** TASK DESCRIPTION **
Down to the final line, print the records again exactly.

** Items from a dataset **
= = = =

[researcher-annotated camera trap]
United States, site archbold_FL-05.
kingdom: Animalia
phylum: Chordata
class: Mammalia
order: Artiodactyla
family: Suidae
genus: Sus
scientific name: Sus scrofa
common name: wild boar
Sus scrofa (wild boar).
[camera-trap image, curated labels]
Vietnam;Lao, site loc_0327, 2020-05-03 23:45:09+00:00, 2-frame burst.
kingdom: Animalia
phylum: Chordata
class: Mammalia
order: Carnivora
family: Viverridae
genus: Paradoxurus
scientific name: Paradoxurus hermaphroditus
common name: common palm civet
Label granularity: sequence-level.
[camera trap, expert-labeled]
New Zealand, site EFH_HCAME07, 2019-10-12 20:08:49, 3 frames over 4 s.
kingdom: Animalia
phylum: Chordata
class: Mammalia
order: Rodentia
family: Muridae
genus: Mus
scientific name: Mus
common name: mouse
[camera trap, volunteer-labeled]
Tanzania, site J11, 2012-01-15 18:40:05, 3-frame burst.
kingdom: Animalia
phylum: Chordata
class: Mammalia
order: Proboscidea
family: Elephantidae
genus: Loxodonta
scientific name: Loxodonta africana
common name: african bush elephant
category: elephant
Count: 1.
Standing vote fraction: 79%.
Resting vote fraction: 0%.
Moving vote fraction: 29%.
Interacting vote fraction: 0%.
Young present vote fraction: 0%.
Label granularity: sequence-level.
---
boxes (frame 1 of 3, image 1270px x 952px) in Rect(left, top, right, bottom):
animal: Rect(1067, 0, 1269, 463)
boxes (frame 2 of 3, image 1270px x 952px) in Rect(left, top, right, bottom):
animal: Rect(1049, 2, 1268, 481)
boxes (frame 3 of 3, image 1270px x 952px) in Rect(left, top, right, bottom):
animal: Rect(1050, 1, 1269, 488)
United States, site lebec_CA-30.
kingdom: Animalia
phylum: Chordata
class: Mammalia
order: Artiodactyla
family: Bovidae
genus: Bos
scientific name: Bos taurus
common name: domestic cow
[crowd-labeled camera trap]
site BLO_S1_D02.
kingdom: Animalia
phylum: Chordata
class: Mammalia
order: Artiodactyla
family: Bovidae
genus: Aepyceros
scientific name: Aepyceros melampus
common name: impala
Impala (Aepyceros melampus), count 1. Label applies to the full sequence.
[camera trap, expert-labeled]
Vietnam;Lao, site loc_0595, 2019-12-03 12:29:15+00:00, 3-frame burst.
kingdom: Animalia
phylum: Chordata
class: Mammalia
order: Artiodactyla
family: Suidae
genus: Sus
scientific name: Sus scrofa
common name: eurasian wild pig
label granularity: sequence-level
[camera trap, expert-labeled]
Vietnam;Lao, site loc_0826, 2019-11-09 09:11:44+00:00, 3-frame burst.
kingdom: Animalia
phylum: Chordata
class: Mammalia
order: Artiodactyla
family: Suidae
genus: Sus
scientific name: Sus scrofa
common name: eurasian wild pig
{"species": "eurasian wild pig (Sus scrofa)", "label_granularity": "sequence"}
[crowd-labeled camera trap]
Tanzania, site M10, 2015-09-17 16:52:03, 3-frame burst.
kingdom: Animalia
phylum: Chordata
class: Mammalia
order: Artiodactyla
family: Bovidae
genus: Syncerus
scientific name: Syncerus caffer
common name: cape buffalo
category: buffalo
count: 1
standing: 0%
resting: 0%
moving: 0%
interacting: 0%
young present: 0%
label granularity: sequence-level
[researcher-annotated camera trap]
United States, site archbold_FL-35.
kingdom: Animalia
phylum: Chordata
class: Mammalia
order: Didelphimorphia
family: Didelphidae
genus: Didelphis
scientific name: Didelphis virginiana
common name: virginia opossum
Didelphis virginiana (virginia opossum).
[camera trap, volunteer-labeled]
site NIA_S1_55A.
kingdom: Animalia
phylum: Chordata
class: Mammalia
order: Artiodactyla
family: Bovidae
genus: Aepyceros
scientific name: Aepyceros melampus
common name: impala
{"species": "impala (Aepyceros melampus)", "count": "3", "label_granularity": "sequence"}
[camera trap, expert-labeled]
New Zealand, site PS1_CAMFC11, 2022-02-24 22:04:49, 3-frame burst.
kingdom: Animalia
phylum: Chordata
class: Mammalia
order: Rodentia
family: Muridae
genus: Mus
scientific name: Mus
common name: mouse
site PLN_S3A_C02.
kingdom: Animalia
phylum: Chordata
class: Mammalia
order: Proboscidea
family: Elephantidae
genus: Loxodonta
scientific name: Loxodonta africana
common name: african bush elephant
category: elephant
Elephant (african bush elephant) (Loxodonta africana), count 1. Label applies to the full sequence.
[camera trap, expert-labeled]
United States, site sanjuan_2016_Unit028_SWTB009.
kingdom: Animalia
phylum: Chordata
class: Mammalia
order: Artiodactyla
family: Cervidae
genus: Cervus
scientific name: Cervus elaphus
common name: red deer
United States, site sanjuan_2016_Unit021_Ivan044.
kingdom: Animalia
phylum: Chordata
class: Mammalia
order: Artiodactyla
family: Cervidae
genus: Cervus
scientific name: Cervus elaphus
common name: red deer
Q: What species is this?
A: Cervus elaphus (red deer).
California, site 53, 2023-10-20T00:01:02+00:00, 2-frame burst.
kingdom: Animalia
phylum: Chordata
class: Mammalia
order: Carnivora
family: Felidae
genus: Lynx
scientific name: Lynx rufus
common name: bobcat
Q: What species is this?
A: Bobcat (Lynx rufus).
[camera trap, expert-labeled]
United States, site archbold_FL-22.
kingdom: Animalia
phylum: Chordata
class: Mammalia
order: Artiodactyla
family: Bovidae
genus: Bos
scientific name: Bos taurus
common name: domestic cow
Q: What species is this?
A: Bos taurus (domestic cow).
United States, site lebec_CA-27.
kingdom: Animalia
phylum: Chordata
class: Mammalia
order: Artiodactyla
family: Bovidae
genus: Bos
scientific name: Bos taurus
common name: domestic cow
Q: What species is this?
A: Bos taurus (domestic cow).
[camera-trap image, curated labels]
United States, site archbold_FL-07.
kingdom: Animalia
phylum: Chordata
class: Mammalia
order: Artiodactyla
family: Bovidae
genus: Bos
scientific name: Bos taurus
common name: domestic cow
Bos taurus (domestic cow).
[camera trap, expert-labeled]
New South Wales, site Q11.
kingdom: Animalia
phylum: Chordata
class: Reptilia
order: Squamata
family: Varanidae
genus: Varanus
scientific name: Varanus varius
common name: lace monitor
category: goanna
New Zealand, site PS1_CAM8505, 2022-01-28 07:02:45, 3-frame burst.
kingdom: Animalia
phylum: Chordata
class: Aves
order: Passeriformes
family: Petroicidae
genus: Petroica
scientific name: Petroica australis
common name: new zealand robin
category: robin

= = = =

** SOLUTION **
[researcher-annotated camera trap]
United States, site archbold_FL-05.
kingdom: Animalia
phylum: Chordata
class: Mammalia
order: Artiodactyla
family: Suidae
genus: Sus
scientific name: Sus scrofa
common name: wild boar
Sus scrofa (wild boar).
[camera-trap image, curated labels]
Vietnam;Lao, site loc_0327, 2020-05-03 23:45:09+00:00, 2-frame burst.
kingdom: Animalia
phylum: Chordata
class: Mammalia
order: Carnivora
family: Viverridae
genus: Paradoxurus
scientific name: Paradoxurus hermaphroditus
common name: common palm civet
Label granularity: sequence-level.
[camera trap, expert-labeled]
New Zealand, site EFH_HCAME07, 2019-10-12 20:08:49, 3 frames over 4 s.
kingdom: Animalia
phylum: Chordata
class: Mammalia
order: Rodentia
family: Muridae
genus: Mus
scientific name: Mus
common name: mouse
[camera trap, volunteer-labeled]
Tanzania, site J11, 2012-01-15 18:40:05, 3-frame burst.
kingdom: Animalia
phylum: Chordata
class: Mammalia
order: Proboscidea
family: Elephantidae
genus: Loxodonta
scientific name: Loxodonta africana
common name: african bush elephant
category: elephant
Count: 1.
Standing vote fraction: 79%.
Resting vote fraction: 0%.
Moving vote fraction: 29%.
Interacting vote fraction: 0%.
Young present vote fraction: 0%.
Label granularity: sequence-level.
---
boxes (frame 1 of 3, image 1270px x 952px) in Rect(left, top, right, bottom):
animal: Rect(1067, 0, 1269, 463)
boxes (frame 2 of 3, image 1270px x 952px) in Rect(left, top, right, bottom):
animal: Rect(1049, 2, 1268, 481)
boxes (frame 3 of 3, image 1270px x 952px) in Rect(left, top, right, bottom):
animal: Rect(1050, 1, 1269, 488)
United States, site lebec_CA-30.
kingdom: Animalia
phylum: Chordata
class: Mammalia
order: Artiodactyla
family: Bovidae
genus: Bos
scientific name: Bos taurus
common name: domestic cow
[crowd-labeled camera trap]
site BLO_S1_D02.
kingdom: Animalia
phylum: Chordata
class: Mammalia
order: Artiodactyla
family: Bovidae
genus: Aepyceros
scientific name: Aepyceros melampus
common name: impala
Impala (Aepyceros melampus), count 1. Label applies to the full sequence.
[camera trap, expert-labeled]
Vietnam;Lao, site loc_0595, 2019-12-03 12:29:15+00:00, 3-frame burst.
kingdom: Animalia
phylum: Chordata
class: Mammalia
order: Artiodactyla
family: Suidae
genus: Sus
scientific name: Sus scrofa
common name: eurasian wild pig
label granularity: sequence-level
[camera trap, expert-labeled]
Vietnam;Lao, site loc_0826, 2019-11-09 09:11:44+00:00, 3-frame burst.
kingdom: Animalia
phylum: Chordata
class: Mammalia
order: Artiodactyla
family: Suidae
genus: Sus
scientific name: Sus scrofa
common name: eurasian wild pig
{"species": "eurasian wild pig (Sus scrofa)", "label_granularity": "sequence"}
[crowd-labeled camera trap]
Tanzania, site M10, 2015-09-17 16:52:03, 3-frame burst.
kingdom: Animalia
phylum: Chordata
class: Mammalia
order: Artiodactyla
family: Bovidae
genus: Syncerus
scientific name: Syncerus caffer
common name: cape buffalo
category: buffalo
count: 1
standing: 0%
resting: 0%
moving: 0%
interacting: 0%
young present: 0%
label granularity: sequence-level
[researcher-annotated camera trap]
United States, site archbold_FL-35.
kingdom: Animalia
phylum: Chordata
class: Mammalia
order: Didelphimorphia
family: Didelphidae
genus: Didelphis
scientific name: Didelphis virginiana
common name: virginia opossum
Didelphis virginiana (virginia opossum).
[camera trap, volunteer-labeled]
site NIA_S1_55A.
kingdom: Animalia
phylum: Chordata
class: Mammalia
order: Artiodactyla
family: Bovidae
genus: Aepyceros
scientific name: Aepyceros melampus
common name: impala
{"species": "impala (Aepyceros melampus)", "count": "3", "label_granularity": "sequence"}
[camera trap, expert-labeled]
New Zealand, site PS1_CAMFC11, 2022-02-24 22:04:49, 3-frame burst.
kingdom: Animalia
phylum: Chordata
class: Mammalia
order: Rodentia
family: Muridae
genus: Mus
scientific name: Mus
common name: mouse
site PLN_S3A_C02.
kingdom: Animalia
phylum: Chordata
class: Mammalia
order: Proboscidea
family: Elephantidae
genus: Loxodonta
scientific name: Loxodonta africana
common name: african bush elephant
category: elephant
Elephant (african bush elephant) (Loxodonta africana), count 1. Label applies to the full sequence.
[camera trap, expert-labeled]
United States, site sanjuan_2016_Unit028_SWTB009.
kingdom: Animalia
phylum: Chordata
class: Mammalia
order: Artiodactyla
family: Cervidae
genus: Cervus
scientific name: Cervus elaphus
common name: red deer
United States, site sanjuan_2016_Unit021_Ivan044.
kingdom: Animalia
phylum: Chordata
class: Mammalia
order: Artiodactyla
family: Cervidae
genus: Cervus
scientific name: Cervus elaphus
common name: red deer
Q: What species is this?
A: Cervus elaphus (red deer).
California, site 53, 2023-10-20T00:01:02+00:00, 2-frame burst.
kingdom: Animalia
phylum: Chordata
class: Mammalia
order: Carnivora
family: Felidae
genus: Lynx
scientific name: Lynx rufus
common name: bobcat
Q: What species is this?
A: Bobcat (Lynx rufus).
[camera trap, expert-labeled]
United States, site archbold_FL-22.
kingdom: Animalia
phylum: Chordata
class: Mammalia
order: Artiodactyla
family: Bovidae
genus: Bos
scientific name: Bos taurus
common name: domestic cow
Q: What species is this?
A: Bos taurus (domestic cow).
United States, site lebec_CA-27.
kingdom: Animalia
phylum: Chordata
class: Mammalia
order: Artiodactyla
family: Bovidae
genus: Bos
scientific name: Bos taurus
common name: domestic cow
Q: What species is this?
A: Bos taurus (domestic cow).
[camera-trap image, curated labels]
United States, site archbold_FL-07.
kingdom: Animalia
phylum: Chordata
class: Mammalia
order: Artiodactyla
family: Bovidae
genus: Bos
scientific name: Bos taurus
common name: domestic cow
Bos taurus (domestic cow).
[camera trap, expert-labeled]
New South Wales, site Q11.
kingdom: Animalia
phylum: Chordata
class: Reptilia
order: Squamata
family: Varanidae
genus: Varanus
scientific name: Varanus varius
common name: lace monitor
category: goanna
New Zealand, site PS1_CAM8505, 2022-01-28 07:02:45, 3-frame burst.
kingdom: Animalia
phylum: Chordata
class: Aves
order: Passeriformes
family: Petroicidae
genus: Petroica
scientific name: Petroica australis
common name: new zealand robin
category: robin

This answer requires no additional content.